Every business organization is all about their customers, every governmental office is all about serving citizens and every not-for-profit organization is all about serving people related to their mission. Thus, we can say that the customer experience is the process for every organization in one way or another. For customer process inputs are their true needs, added value is the way that those needs are taken care of and delivered outputs are customers with fulfilled needs. It is not about what customer’s want, it’s about what they need. And for customers processes are the ways that organizations take care of their needs.

2) Measure process effectiveness (meeting the customer’s needs and wants) and efficiency (the cost of meeting customer needs or wants).
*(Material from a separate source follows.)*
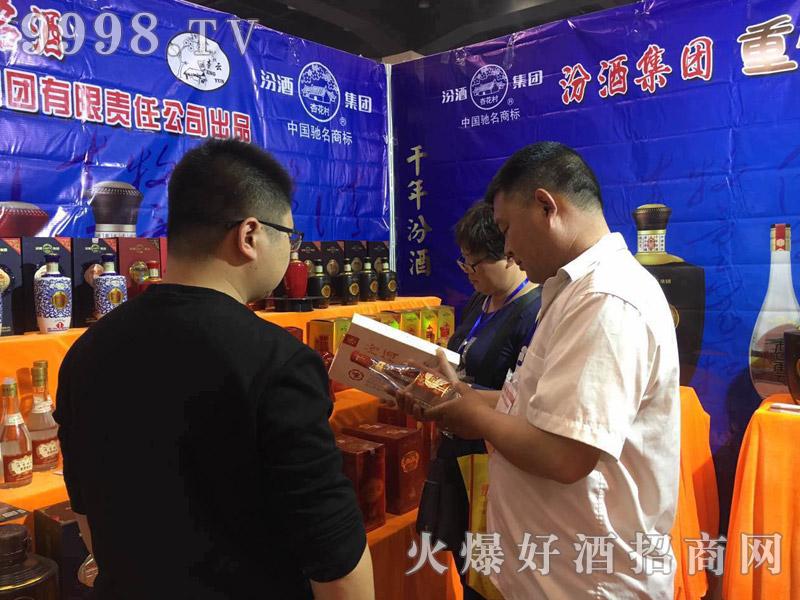 郑州糖酒会汾酒尚品展区客户洽谈合作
How do you feel when you are send a customer satisfaction questionnaire with 50 questions? Or you are asked to answer questionnaire, which doesn’t really ask anything you would like to answer to? Well, your customers will feel the same way if you do that. Customers actually want measuring process effectiveness to be as invisible as possible to them, but at the same time as efficient as possible. You shouldn’t ask the customers how long did you wait in a queue, because from their viewpoint you should know that. You should also know how long they are willing to do that. If you want to have feedback questionnaire, it should ask only: Will you use/buy our services/products again? Would you recommend our services/products to your friends/family? And then ask the appropriate “why not” -question if the customer wouldn’t. Rest you should figure out with continuously bothering the customers.

3) Analyze the data in an attempt to identify the causes of variation in the process.

From organization’s internal perspective it is important to analyze the variation in processes. From customer’s viewpoint they are actually the first ones noticing the variation; long before your measurement systems, because they will suffer from the effects. The more you can prevent variation, the better. But it is not only about measuring and analyzing. It is even more about reacting to that variance. Organization needs to deal with the effects and remove the cause. When things go wrong, your customers will expect you to do something about it. And world’s best organizations are working on that proactive, they will know and deal with the problem in real-time for customers. For example when thinking about IT systems, your customer should not be the first one noticing that your servers are down causing him to not be able to access the system.

4) Improve the process by doing things differently.

And with different, customers mean fulfilling their needs better. Mathematics on analyzing the processes is not enough to tell you how to improve processes from customer experience perspective, especially if you have not measured the right things from the beginning. Try to find the optimum number of customer interactions and that will lead to increased revenue, lowered costs and improved customer service simultaneously.

5) Control with measures to make sure the improvements stay in force.

Control the customer experience at all times. You have to make the customer everyone’s business in your organization from top to bottom (in the hierarchical world) or from customer to outcome (in the process world).

Here are few reflective questions for you to ask:

-       Is our organization thinking about the customer in every step of 6-Sigma DMAIC?

-       Do we evaluate every processes right to exist before optimizing it?

-       Do we measure the right things that provide successful customer outcomes?

-       Do we control our processes based on right measurements?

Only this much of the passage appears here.